3. Notice was issued and we have heard petitioner in person and Mr. Ramaswamy, learned Additional Solicitor General for the respondents. No serious notice need be taken of the allegation of non-compliance within the time. It appears that the notified bank of the petitioner was credited with the money (Rs.2,80,000/-) and its intimation was given to the petitioner, as he maintains, late.
4. We see no justification to initiate any contempt proceeding against the respondents for withholding a sum of Rs.1,20,000/- out of the sum of Rs.4 lakhs directed to be paid to the petitioner. Rs.1,20,000/- has been withheld on the plea that under Chapter XVII of the Income-tax Act of 1961, the Union of India has the obligation to deduct Income-tax at source. The intention of the payer in the facts of the case for withholding the amount cannot be held to be either mala fide or is there any scope to impute that the respondents intended to violate the direction of this Court.
5. The order of March 31, 1989 indicated:-
“The defence personnel have peculiar incidence of service. Life’s course does not run smoothly for everyone. In the present proceeding which is for contempt, we do not think that we can award compensation under every head of claim.
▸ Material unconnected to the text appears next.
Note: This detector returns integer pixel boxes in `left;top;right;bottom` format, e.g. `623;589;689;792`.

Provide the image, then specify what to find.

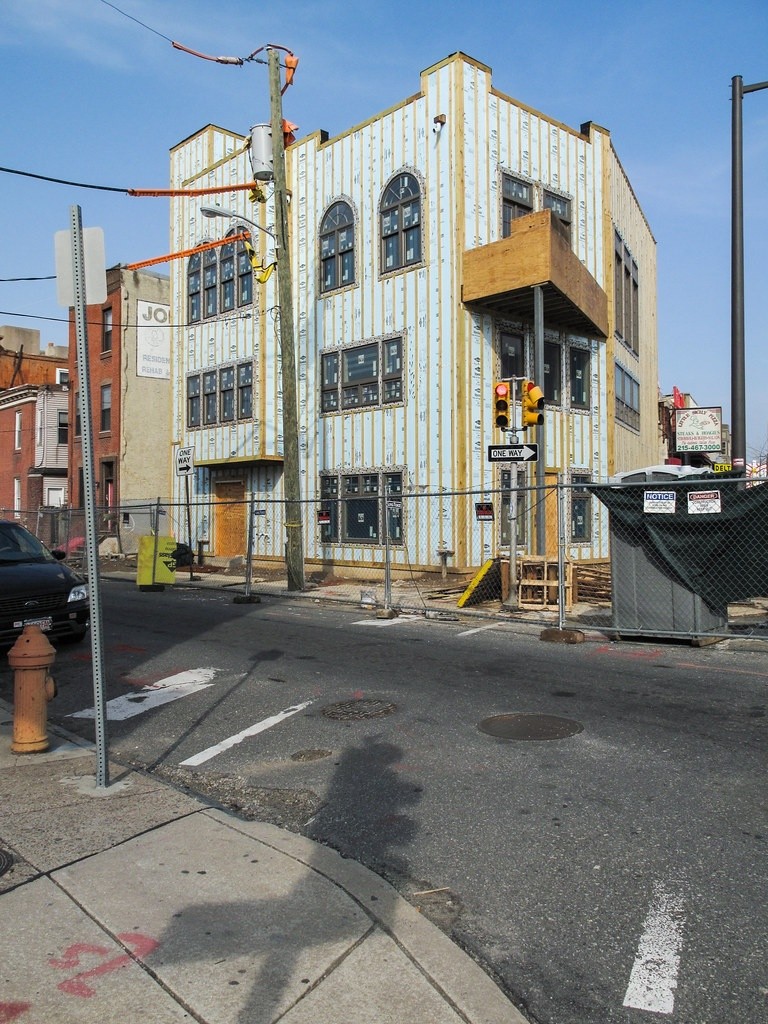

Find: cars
0;517;90;655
Some of factors relevant for such purpose are the duration of time for which the petitioner was subjected to various medical checks and hospitalisation, and the consequent suffering which he underwent, the loss of promotional prospects and the fact that he would now be obliged to request to be released from service pre -maturely……… This judgment should serve the petitioner in vindication of his stand and to dispel clouds cast on his physical and mental health by the purported lower medical categorisation and obviously in the event of his being considered for reemployment after retirement his suitability would be considered on the basis of his service records and the judgment of this Court.”
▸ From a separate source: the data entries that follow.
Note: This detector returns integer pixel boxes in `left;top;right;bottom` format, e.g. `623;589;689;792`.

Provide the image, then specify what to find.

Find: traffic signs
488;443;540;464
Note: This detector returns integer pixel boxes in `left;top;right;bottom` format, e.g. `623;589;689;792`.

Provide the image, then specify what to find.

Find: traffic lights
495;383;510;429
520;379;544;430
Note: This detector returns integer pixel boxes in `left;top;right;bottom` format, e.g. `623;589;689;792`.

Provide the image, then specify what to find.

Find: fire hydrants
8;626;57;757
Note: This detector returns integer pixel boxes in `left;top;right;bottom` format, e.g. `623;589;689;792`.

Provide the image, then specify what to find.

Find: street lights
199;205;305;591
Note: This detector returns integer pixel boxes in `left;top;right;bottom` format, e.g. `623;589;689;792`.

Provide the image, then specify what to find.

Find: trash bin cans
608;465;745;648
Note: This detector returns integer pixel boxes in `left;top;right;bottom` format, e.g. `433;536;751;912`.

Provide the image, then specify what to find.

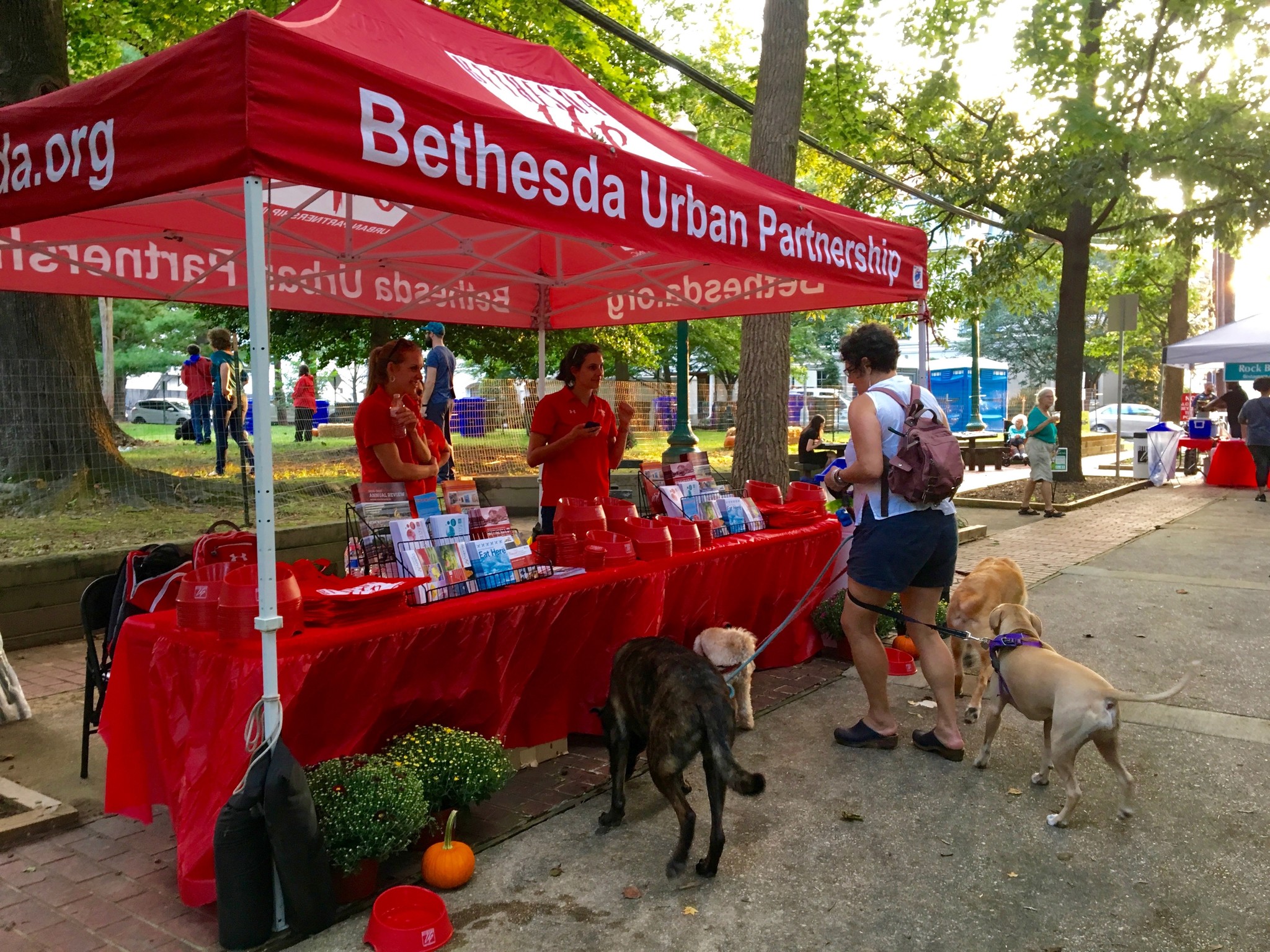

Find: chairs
80;573;119;779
The extracted portion of the judgment clearly indicates that the payment of Rs.4 lakhs was not in consideration of shortening of the duration of service nor was any part of Rs.4 lakhs intended to be towards salary. We, however, express no final opinion on this aspect of the matter and we would leave it to the Taxing Officer to decide the question as and when it would arise. The petitioner contended in the course of the hearing that the legal position is well-settled that if the payment is not related to salary and does not represent a sum in lieu of wages it should be taken as a capital receipt not constituting income and, therefore, would not be liable to tax. The view indicated by the author in the Book entitled ‘The Law and Practice of Income Tax (Kanga and Palkhivala)’ was placed before us in support of the petitioner’s stand. He also referred to some decision but as we do not want to conclude this question and are leaving it for the Income Tax Officer to take his own view, it is not necessary to refer to them.
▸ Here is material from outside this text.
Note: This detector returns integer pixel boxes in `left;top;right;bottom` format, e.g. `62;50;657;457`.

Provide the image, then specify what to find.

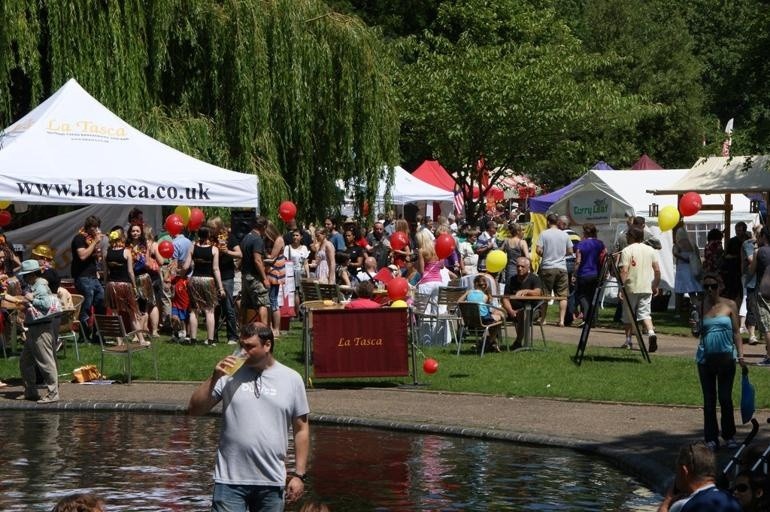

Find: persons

6. In the fact of the case, however, we would like to direct the respondents to release the sum of Rs.1,20,000/- to the petitioner and the petitioner is directed to put the said amount into a fixed deposit with a nationalised bank for a minimum period of two years from the date of its receipt, though he is free to keep the amount for a longer time. The petitioner shall make a return to the Income Tax Officer for the assessment year 1989-90 as and when due and within six months of the return being filed, the Income Tax Officer concerned shall complete the assessment. He shall be free to examine the question as to whether the amount of Rs.4 lakhs paid to the petitioner under order dated 31st March, 1989 made by this Court constituted income so as to make the petitioner liable to tax. In case the said amount is assessed the Income Tax Officer shall be free to collect the money out of the fixed deposit amount. Payment made under order of this Court shall, in the circumstances indicated above, not constitute a violation of the mandatory requirement of Chapter XVII of the Income Tax Act, 1961.
7. We hope and trust that with the disposal of this application, petitioner’s appearance before the Court would abate.